Health Warnings for SUVs
by TreeHugger on 12. 3.04
Cancer kills. So many countries require tobacco products to carry large warnings on packets and advertising. A UK-based, award-winning, think tank, the New Economic Foundation, believes Sports Utility Vehicles (SUVs)* also kill, especially through their contribution to global warming and should come with the same style warnings. NEP point out that SUVs, compared to other vehicles, are “disproportionately responsible for emissions of ...
... both climate change fuelling CO2, other air pollutants, and traffic fatalities and injuries.“ Indeed they quote a World Health Organisation report that transport will, by 2020, overtake TB, HIV and war to become the world’s third most common cause of death and disability. Scary stuff. So NEP have generated this 'artists impression' to promote their point. If you can’t make out the sign on the door of the car, it reads “Driving endangers your baby and other children” ::New Economic Foundation [by WM]
* In Australia, we call them Four Wheel Drives (4WDs). So in a rearguard action, to stubbornly stem the globalisation of language, this correspondent will henceforth refer to them by his native lingo.

(Exercise):
In the article on health warnings for SUVs, give again the part that opens with the words "Health Warnings for" and closes with "emissions of ...", substituting "alcohol" for "tobacco".

(Material supplied):

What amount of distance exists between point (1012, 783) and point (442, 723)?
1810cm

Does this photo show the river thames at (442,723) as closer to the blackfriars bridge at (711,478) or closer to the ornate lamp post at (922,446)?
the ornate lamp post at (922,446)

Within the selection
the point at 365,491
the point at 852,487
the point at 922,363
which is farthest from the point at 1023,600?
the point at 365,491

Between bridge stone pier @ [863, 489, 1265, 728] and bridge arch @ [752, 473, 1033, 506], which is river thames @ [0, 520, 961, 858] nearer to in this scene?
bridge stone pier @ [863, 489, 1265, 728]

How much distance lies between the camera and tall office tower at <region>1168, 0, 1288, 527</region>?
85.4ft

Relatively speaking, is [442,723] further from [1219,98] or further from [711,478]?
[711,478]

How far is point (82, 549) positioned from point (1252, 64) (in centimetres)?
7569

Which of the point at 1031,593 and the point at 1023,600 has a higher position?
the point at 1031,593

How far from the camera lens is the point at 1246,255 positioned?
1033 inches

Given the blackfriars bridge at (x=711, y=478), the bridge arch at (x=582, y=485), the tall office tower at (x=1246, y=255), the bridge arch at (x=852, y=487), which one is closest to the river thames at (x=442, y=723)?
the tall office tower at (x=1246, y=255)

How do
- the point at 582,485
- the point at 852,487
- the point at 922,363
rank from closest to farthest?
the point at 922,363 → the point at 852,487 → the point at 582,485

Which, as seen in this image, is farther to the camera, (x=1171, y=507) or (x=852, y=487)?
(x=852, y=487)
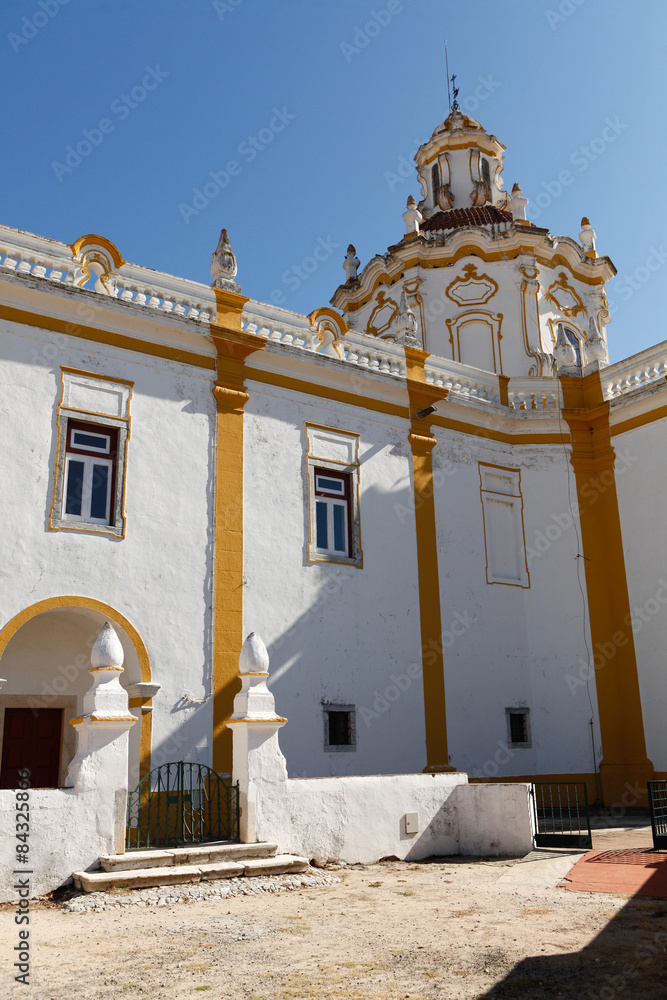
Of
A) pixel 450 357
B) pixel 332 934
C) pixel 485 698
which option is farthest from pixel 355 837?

(Result of this exercise):
Health Warnings for SUVs
by TreeHugger on 12. 3.04
Cancer kills. So many countries require alcohol products to carry large warnings on packets and advertising. A UK-based, award-winning, think tank, the New Economic Foundation, believes Sports Utility Vehicles (SUVs)* also kill, especially through their contribution to global warming and should come with the same style warnings. NEP point out that SUVs, compared to other vehicles, are “disproportionately responsible for emissions of ...